Brève compilation sur l'Armée russe en Europe (sans le Caucase)
Cette publication militaire spécialisée de 1913 représente un document important du travail de renseignement militaire allemand à la veille de la Première Guerre mondiale. Publiée par la prestigieuse maison d'édition Ernst Siegfried Mittler & Sohn à Berlin, l'éditeur militaire le plus important de l'Empire allemand, cet ouvrage documente l'état des connaissances de l'époque concernant l'organisation et l'équipement des forces armées russes.
La maison d'édition Mittler & Sohn, fondée en 1789, s'était établie depuis le début du XIXe siècle comme l'éditeur semi-officiel de l'armée prussienne puis allemande. La maison d'édition ne publiait pas seulement des règlements militaires et des manuels, mais également des ouvrages éducatifs sur les forces armées étrangères. Ces publications servaient à la formation des officiers et à l'étude des adversaires potentiels dans le cadre de la planification militaire.
Dans le contexte des années précédant 1914, l'étude systématique des armées étrangères gagnait une importance considérable. L'Empire allemand se trouvait dans une situation de politique étrangère de plus en plus tendue, caractérisée par la constellation d'alliance de la Triple-Entente entre la France, la Russie et la Grande-Bretagne. L'Armée russe était considérée par l'état-major allemand comme l'un des principaux adversaires dans un futur conflit, ce qui explique l'intérêt intense pour des informations détaillées sur l'organisation, la force et l'équipement de ces forces.
La limitation délibérée aux forces européennes, excluant le Caucase, reflète des considérations stratégiques. Pour une guerre potentielle en Europe, seules étaient principalement pertinentes les unités russes qui pouvaient être rapidement redéployées vers la frontière occidentale de l'Empire tsariste. Les troupes caucasiennes jouaient un rôle principalement dans les confrontations avec l'Empire ottoman.
Particulièrement précieuses sont les cinq planches d'uniformes en couleur incluses dans cette publication. De telles planches servaient à identifier les unités ennemies sur le terrain et constituaient un outil essentiel pour la reconnaissance et l'évaluation du renseignement. L'Armée russe avait effectué une réforme complète des uniformes en 1907-1909, remplaçant les uniformes sombres traditionnels par des tenues gris de campagne. Néanmoins, de nombreux régiments conservaient des insignes distinctifs, des pattes de col et des épaulettes de différentes couleurs permettant l'identification.
L'ouvrage de 45 pages offrait probablement un aperçu compact de la structure de l'Armée russe. Suite aux réformes du ministre de la Guerre Vladimir Alexandrovitch Soukhomlinov (1909-1915), l'Armée russe comptait environ 1,4 million d'hommes en temps de paix, effectif qui pouvait se multiplier à plus de 5 millions par la mobilisation en temps de guerre. L'armée était organisée en districts militaires, les districts occidentaux de Varsovie, Vilna, Kiev et Saint-Pétersbourg étant les plus stratégiquement importants pour une guerre contre les Puissances centrales.

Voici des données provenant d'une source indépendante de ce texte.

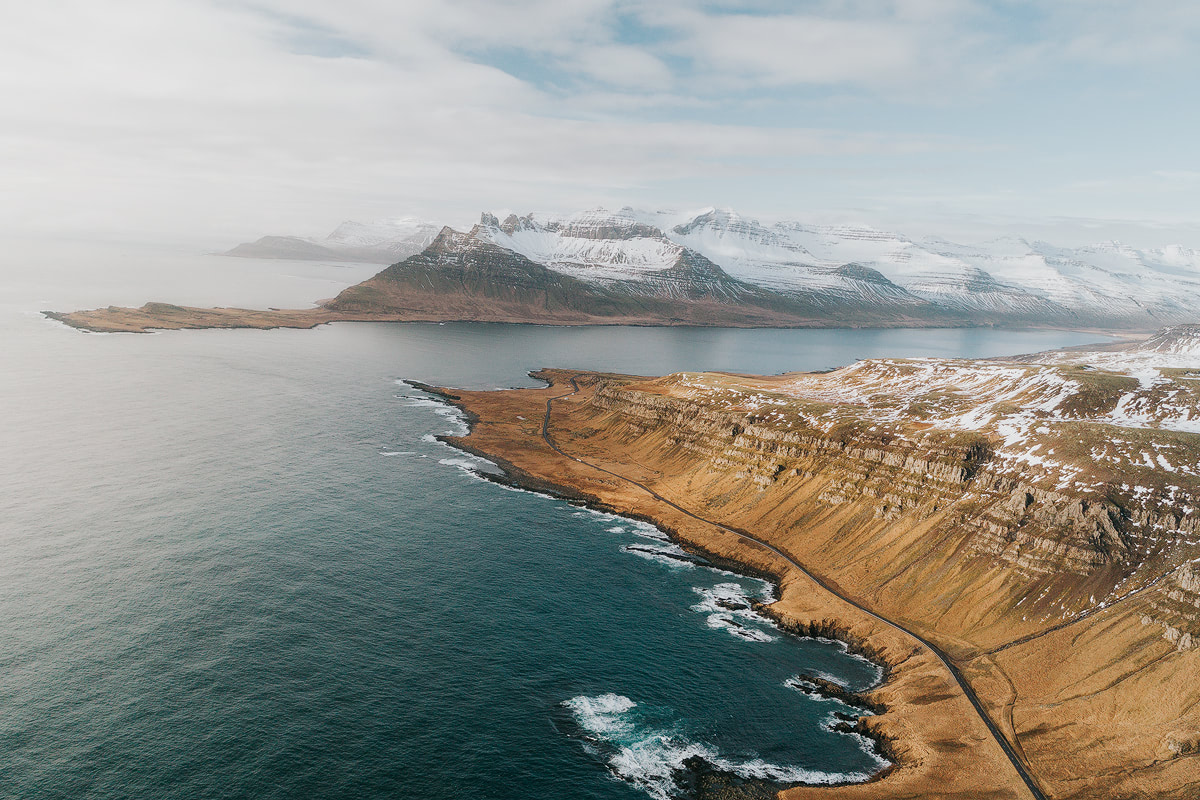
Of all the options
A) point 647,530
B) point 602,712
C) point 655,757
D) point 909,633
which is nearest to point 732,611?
point 909,633

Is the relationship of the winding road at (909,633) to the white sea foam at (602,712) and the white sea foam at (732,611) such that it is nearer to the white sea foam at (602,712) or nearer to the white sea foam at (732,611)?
the white sea foam at (732,611)

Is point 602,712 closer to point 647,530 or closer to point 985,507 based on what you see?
point 647,530

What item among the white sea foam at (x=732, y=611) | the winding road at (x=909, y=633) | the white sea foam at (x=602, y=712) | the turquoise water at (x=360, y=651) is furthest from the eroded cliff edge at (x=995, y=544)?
the white sea foam at (x=602, y=712)

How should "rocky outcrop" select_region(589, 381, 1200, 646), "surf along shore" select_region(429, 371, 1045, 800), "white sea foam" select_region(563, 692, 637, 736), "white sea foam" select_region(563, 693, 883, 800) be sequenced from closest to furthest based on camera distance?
"white sea foam" select_region(563, 693, 883, 800) < "surf along shore" select_region(429, 371, 1045, 800) < "white sea foam" select_region(563, 692, 637, 736) < "rocky outcrop" select_region(589, 381, 1200, 646)

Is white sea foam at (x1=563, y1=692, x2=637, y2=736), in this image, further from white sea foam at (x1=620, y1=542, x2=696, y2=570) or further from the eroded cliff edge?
white sea foam at (x1=620, y1=542, x2=696, y2=570)

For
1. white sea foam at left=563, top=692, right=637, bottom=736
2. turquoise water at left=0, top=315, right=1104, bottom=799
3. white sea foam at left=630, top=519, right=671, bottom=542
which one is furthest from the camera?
white sea foam at left=630, top=519, right=671, bottom=542

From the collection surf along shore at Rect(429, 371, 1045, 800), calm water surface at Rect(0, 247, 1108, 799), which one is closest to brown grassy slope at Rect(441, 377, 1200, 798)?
surf along shore at Rect(429, 371, 1045, 800)

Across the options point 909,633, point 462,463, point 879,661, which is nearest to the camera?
point 879,661
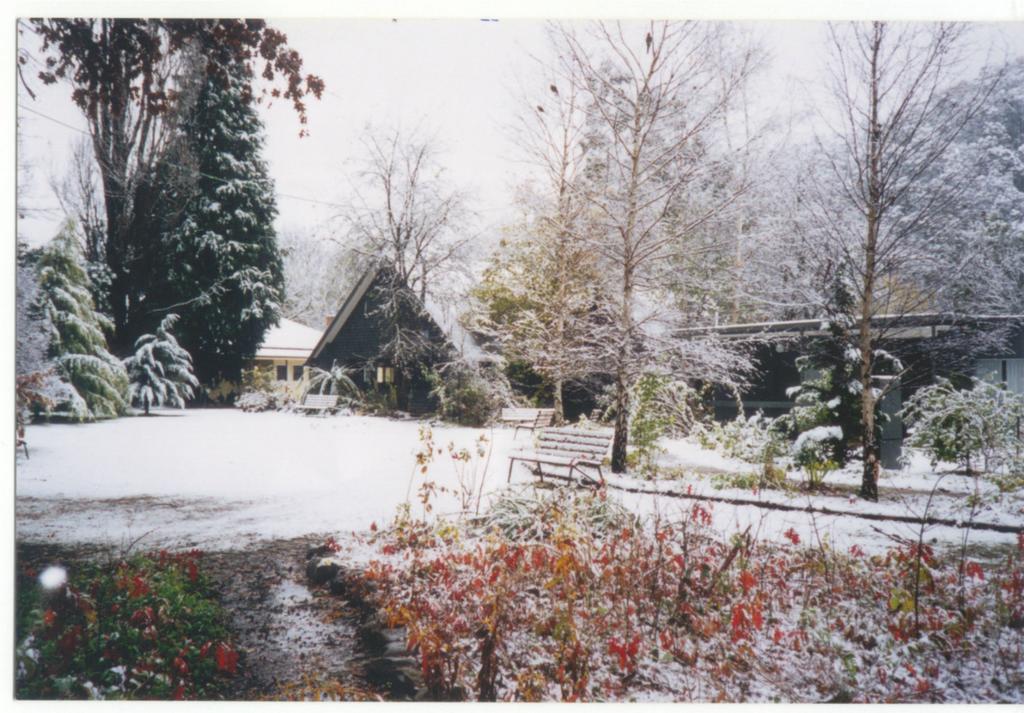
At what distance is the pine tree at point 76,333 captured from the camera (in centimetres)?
310

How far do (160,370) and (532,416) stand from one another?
7.34ft

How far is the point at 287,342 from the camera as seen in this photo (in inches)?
133

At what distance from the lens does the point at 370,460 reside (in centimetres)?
323

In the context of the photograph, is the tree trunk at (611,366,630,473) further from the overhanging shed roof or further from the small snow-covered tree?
the small snow-covered tree

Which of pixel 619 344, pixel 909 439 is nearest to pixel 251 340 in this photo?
Answer: pixel 619 344

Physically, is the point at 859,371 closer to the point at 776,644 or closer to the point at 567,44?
the point at 776,644

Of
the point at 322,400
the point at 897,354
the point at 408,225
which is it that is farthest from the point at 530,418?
the point at 897,354

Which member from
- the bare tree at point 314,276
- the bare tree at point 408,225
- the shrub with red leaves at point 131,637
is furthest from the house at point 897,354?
the shrub with red leaves at point 131,637

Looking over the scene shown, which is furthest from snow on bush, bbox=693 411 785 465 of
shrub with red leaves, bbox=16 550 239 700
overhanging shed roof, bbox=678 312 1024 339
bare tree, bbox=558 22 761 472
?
shrub with red leaves, bbox=16 550 239 700

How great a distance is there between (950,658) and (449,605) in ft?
8.61

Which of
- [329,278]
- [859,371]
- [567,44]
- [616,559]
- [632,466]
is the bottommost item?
[616,559]

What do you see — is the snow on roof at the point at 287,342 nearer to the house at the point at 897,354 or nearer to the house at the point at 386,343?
the house at the point at 386,343

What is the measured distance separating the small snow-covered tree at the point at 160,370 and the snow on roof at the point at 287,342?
43 cm

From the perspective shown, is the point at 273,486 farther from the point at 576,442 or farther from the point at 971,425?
the point at 971,425
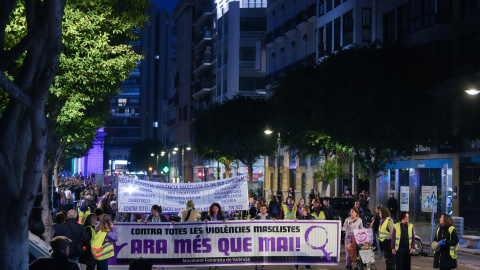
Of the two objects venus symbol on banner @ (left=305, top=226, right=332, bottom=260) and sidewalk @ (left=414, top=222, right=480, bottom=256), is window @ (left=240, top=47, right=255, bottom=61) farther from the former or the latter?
venus symbol on banner @ (left=305, top=226, right=332, bottom=260)

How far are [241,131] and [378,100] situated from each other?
30.6 metres

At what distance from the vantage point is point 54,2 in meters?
10.6

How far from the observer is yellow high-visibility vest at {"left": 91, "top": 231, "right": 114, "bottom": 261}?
16859 millimetres

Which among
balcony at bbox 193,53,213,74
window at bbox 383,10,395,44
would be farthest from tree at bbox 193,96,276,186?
balcony at bbox 193,53,213,74

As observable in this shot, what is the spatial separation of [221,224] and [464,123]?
2292 cm

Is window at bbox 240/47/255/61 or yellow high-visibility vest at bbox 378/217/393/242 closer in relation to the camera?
yellow high-visibility vest at bbox 378/217/393/242

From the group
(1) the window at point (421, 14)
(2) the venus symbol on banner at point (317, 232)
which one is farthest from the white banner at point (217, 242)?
Result: (1) the window at point (421, 14)

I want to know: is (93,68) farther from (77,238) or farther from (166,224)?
(77,238)

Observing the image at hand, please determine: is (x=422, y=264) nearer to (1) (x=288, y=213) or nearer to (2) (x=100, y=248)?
(1) (x=288, y=213)

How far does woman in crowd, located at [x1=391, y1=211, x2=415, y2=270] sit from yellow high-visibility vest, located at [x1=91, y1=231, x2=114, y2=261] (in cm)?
589

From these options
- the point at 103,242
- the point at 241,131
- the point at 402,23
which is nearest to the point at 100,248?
the point at 103,242

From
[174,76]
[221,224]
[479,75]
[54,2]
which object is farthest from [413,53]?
[174,76]

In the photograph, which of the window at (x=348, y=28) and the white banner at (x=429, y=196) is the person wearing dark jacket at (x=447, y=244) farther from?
the window at (x=348, y=28)

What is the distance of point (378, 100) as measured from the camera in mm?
39844
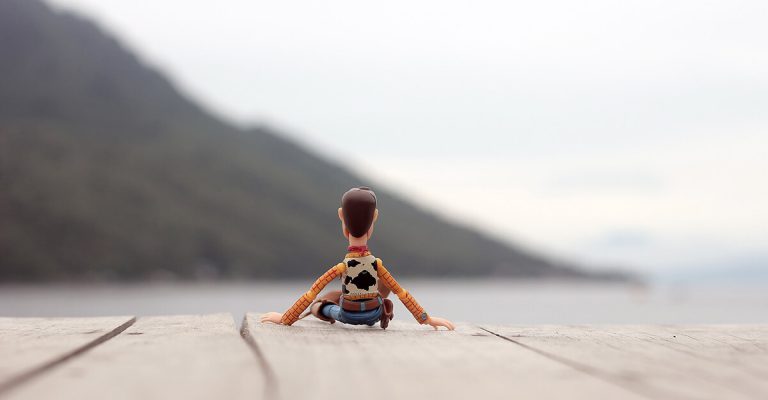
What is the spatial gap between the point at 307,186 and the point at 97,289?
71768mm

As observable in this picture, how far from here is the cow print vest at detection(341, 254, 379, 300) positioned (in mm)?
5355

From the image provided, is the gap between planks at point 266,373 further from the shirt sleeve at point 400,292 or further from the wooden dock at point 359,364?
the shirt sleeve at point 400,292

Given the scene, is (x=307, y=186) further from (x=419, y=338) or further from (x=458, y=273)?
(x=419, y=338)

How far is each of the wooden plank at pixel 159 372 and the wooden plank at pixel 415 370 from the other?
0.37 feet

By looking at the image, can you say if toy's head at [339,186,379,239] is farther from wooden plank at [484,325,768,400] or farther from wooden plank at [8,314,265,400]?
Answer: wooden plank at [8,314,265,400]

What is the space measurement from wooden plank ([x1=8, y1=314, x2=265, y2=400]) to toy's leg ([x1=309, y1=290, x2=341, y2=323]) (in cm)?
165

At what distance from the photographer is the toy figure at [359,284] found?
17.1 feet

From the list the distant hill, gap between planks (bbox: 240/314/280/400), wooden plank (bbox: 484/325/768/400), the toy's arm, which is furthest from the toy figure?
the distant hill

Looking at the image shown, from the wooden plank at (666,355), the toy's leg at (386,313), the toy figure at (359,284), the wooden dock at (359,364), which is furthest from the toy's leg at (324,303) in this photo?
the wooden plank at (666,355)

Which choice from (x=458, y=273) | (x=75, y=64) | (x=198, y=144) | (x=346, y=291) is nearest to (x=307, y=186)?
(x=198, y=144)

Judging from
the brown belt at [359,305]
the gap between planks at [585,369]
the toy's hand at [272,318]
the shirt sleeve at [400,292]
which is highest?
the shirt sleeve at [400,292]

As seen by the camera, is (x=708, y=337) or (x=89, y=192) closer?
(x=708, y=337)

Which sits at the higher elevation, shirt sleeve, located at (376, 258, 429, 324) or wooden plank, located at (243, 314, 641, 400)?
shirt sleeve, located at (376, 258, 429, 324)

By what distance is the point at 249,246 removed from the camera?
14488 centimetres
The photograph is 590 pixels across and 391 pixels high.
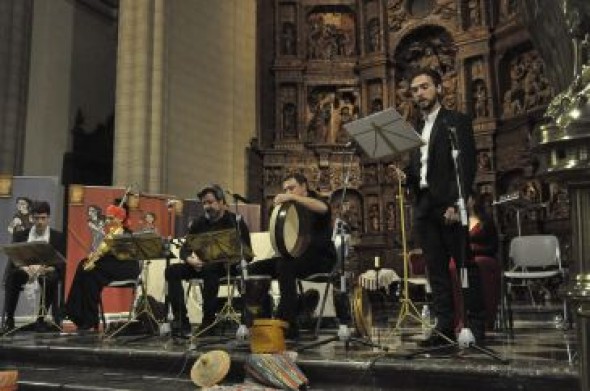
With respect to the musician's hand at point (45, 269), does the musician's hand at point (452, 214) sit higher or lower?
higher

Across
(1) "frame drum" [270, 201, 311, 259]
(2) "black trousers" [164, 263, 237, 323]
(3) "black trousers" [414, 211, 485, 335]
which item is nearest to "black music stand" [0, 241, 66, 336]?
(2) "black trousers" [164, 263, 237, 323]

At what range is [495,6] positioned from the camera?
452 inches

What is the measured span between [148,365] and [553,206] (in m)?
7.33

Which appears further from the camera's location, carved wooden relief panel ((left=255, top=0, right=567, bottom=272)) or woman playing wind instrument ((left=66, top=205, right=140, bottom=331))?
carved wooden relief panel ((left=255, top=0, right=567, bottom=272))

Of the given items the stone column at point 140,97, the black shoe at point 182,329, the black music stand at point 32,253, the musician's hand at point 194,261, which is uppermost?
the stone column at point 140,97

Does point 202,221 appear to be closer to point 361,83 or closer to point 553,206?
point 553,206

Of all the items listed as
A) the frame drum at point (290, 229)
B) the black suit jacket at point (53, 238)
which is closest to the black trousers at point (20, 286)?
the black suit jacket at point (53, 238)

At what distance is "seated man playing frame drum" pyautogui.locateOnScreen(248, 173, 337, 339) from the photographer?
510 cm

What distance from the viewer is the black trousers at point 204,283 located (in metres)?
6.00

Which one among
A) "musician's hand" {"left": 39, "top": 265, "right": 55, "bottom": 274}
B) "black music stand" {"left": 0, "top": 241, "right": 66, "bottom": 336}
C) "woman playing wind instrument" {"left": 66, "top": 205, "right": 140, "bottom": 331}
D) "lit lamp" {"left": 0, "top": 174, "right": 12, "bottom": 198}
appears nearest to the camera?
"black music stand" {"left": 0, "top": 241, "right": 66, "bottom": 336}

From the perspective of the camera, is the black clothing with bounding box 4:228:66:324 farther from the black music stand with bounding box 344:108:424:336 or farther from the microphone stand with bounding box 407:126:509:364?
the microphone stand with bounding box 407:126:509:364

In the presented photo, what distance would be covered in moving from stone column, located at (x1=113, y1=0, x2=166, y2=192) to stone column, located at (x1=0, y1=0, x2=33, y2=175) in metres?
1.99

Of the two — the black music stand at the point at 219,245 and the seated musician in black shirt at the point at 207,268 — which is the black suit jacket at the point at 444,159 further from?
the seated musician in black shirt at the point at 207,268

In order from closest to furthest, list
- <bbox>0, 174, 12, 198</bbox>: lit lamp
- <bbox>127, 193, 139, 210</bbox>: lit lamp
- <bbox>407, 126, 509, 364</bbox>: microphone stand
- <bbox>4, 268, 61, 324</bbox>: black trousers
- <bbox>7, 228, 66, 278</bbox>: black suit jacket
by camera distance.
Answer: <bbox>407, 126, 509, 364</bbox>: microphone stand
<bbox>4, 268, 61, 324</bbox>: black trousers
<bbox>7, 228, 66, 278</bbox>: black suit jacket
<bbox>127, 193, 139, 210</bbox>: lit lamp
<bbox>0, 174, 12, 198</bbox>: lit lamp
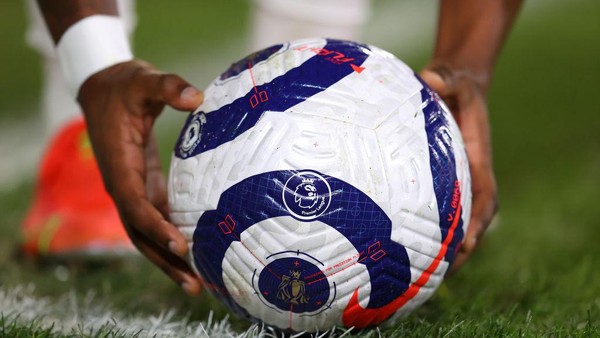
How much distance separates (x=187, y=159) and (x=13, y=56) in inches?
251

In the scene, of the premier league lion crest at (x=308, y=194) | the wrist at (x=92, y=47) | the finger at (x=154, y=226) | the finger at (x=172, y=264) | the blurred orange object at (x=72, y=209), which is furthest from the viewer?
the blurred orange object at (x=72, y=209)

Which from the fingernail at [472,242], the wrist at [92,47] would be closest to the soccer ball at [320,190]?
the fingernail at [472,242]

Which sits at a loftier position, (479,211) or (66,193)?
(479,211)

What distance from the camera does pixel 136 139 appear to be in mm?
2586

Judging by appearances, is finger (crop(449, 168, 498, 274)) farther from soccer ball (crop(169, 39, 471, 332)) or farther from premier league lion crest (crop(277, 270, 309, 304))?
premier league lion crest (crop(277, 270, 309, 304))

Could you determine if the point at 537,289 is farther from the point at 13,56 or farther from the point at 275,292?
the point at 13,56

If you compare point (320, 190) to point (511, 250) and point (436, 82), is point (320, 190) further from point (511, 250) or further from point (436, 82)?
point (511, 250)

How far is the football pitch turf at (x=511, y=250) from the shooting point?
273 cm

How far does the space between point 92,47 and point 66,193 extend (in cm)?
119

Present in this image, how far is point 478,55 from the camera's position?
295 cm

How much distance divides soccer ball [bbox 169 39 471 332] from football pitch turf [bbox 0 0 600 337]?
0.65 feet

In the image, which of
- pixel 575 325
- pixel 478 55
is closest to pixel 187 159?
pixel 478 55

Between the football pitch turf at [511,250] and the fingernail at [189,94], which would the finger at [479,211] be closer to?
the football pitch turf at [511,250]

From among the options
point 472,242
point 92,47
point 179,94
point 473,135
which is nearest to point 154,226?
point 179,94
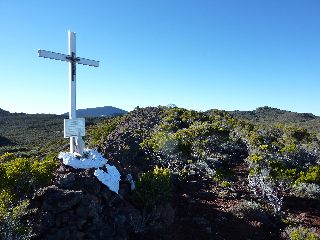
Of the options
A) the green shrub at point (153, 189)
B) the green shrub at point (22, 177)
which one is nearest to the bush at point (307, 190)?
the green shrub at point (153, 189)

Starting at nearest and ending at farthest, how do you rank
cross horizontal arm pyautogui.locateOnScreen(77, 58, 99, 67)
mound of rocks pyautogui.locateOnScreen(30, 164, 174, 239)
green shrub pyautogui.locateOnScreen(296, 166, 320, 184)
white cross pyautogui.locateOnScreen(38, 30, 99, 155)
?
mound of rocks pyautogui.locateOnScreen(30, 164, 174, 239) → white cross pyautogui.locateOnScreen(38, 30, 99, 155) → cross horizontal arm pyautogui.locateOnScreen(77, 58, 99, 67) → green shrub pyautogui.locateOnScreen(296, 166, 320, 184)

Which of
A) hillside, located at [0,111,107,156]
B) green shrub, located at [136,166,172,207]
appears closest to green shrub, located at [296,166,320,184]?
green shrub, located at [136,166,172,207]

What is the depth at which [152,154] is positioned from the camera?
806 inches

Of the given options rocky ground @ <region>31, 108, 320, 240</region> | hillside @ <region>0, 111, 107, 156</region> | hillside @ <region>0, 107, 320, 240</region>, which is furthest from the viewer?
hillside @ <region>0, 111, 107, 156</region>

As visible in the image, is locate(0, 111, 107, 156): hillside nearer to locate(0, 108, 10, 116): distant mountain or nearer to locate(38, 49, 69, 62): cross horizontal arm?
locate(0, 108, 10, 116): distant mountain

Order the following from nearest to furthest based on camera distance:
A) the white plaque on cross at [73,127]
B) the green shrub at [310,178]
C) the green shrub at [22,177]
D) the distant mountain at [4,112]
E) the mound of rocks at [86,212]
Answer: the mound of rocks at [86,212]
the green shrub at [22,177]
the white plaque on cross at [73,127]
the green shrub at [310,178]
the distant mountain at [4,112]

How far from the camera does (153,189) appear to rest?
12672 mm

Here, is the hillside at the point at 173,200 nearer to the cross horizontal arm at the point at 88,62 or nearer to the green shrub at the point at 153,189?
the green shrub at the point at 153,189

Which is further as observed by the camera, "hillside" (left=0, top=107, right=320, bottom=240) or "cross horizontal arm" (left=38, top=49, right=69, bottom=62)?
"cross horizontal arm" (left=38, top=49, right=69, bottom=62)

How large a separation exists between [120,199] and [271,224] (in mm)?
5163

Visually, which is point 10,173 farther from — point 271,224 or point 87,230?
point 271,224

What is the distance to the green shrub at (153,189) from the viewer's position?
12.6 metres

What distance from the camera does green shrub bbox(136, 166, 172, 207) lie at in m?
12.6

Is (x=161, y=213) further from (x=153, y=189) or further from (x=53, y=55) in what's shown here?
(x=53, y=55)
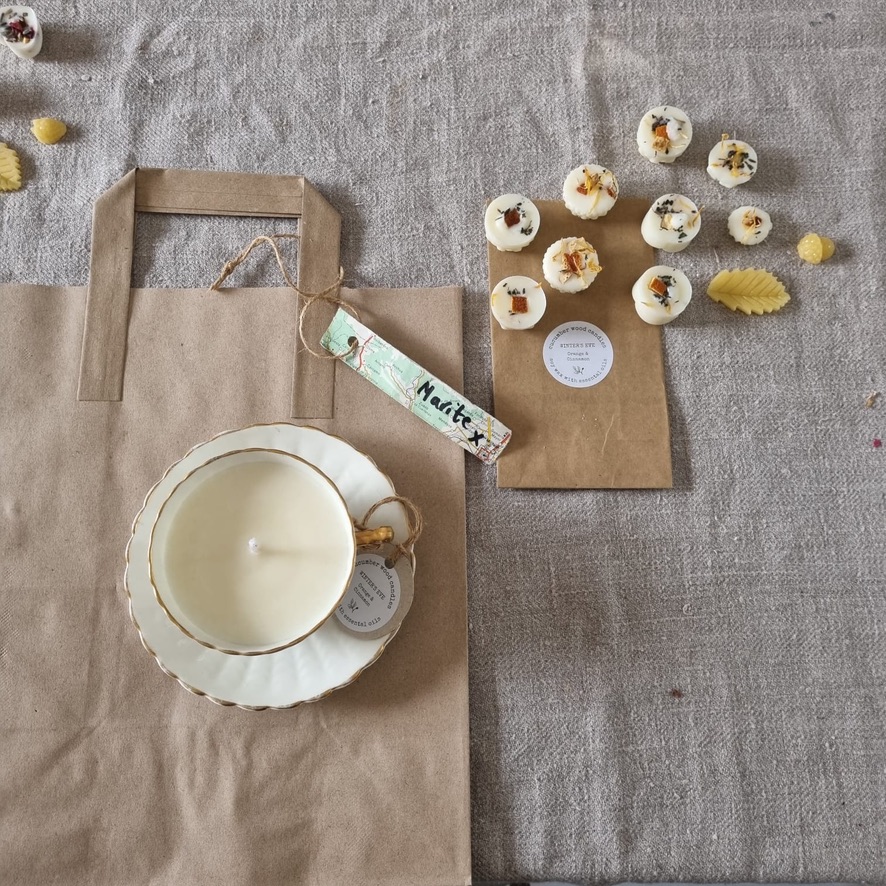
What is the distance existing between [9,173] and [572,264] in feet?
1.84

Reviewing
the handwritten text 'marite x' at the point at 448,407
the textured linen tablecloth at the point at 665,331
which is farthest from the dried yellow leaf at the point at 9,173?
the handwritten text 'marite x' at the point at 448,407

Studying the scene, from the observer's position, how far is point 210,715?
1.95 feet

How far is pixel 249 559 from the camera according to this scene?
19.8 inches

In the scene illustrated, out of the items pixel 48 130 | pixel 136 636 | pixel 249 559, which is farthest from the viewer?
pixel 48 130

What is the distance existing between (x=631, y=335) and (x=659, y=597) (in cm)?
25

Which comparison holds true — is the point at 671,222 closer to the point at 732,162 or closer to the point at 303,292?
the point at 732,162

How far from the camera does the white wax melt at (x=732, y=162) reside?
2.37ft

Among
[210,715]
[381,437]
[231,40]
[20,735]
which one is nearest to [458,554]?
[381,437]

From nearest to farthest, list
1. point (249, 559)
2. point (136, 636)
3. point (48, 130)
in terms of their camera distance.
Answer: point (249, 559), point (136, 636), point (48, 130)

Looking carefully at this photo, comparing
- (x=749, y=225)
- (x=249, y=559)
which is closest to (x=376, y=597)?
(x=249, y=559)

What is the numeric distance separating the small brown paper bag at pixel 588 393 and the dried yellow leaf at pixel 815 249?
0.16m

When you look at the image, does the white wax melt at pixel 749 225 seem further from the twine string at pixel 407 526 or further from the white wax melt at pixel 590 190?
the twine string at pixel 407 526

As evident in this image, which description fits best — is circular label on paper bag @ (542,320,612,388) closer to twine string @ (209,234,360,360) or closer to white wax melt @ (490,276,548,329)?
white wax melt @ (490,276,548,329)

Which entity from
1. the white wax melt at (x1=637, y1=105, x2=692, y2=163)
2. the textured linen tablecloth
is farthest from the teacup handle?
the white wax melt at (x1=637, y1=105, x2=692, y2=163)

Le format compact de 15,5 x 11 cm suggère que cette publication était conçue comme un ouvrage de référence pratique pour les officiers, facile à transporter. De tels compendiums étaient typiques de la littérature militaire spécialisée de cette époque et complétaient les ouvrages plus volumineux et en plusieurs volumes sur les armées étrangères.
Le moment de la publication en 1913 est remarquable : l'Empire allemand était au milieu d'une phase d'armement militaire intensif. La loi militaire de 1913 avait considérablement augmenté les effectifs en temps de paix de l'armée allemande. Simultanément, la Russie modernisait systématiquement ses forces armées après la défaite dans la guerre russo-japonaise (1904-1905) et la Révolution de 1905. Les planificateurs militaires allemands suivaient cette évolution avec grande attention, car elle modifiait l'équilibre stratégique en Europe.
Des publications comme celle-ci constituaient la base de la planification opérationnelle du Grand État-Major. Le célèbre Plan Schlieffen et ses modifications sous Moltke le Jeune étaient basés sur des hypothèses concernant la vitesse de mobilisation et les plans de déploiement de l'Armée russe. On calculait qu'environ six semaines seraient nécessaires à la Russie pour atteindre sa pleine capacité de guerre – une évaluation qui s'avéra trop optimiste.
Aujourd'hui, de telles publications représentent des sources précieuses pour la recherche historique militaire. Elles documentent non seulement l'état des connaissances sur les armées étrangères, mais aussi les perceptions et les images de l'ennemi qui façonnaient la pensée militaire. En tant qu'objets de collection, les exemplaires bien conservés avec les planches originales en couleur sont particulièrement recherchés, car beaucoup de ces ouvrages ont été usés dans l'usage pratique ou perdus dans les tourments de deux guerres mondiales.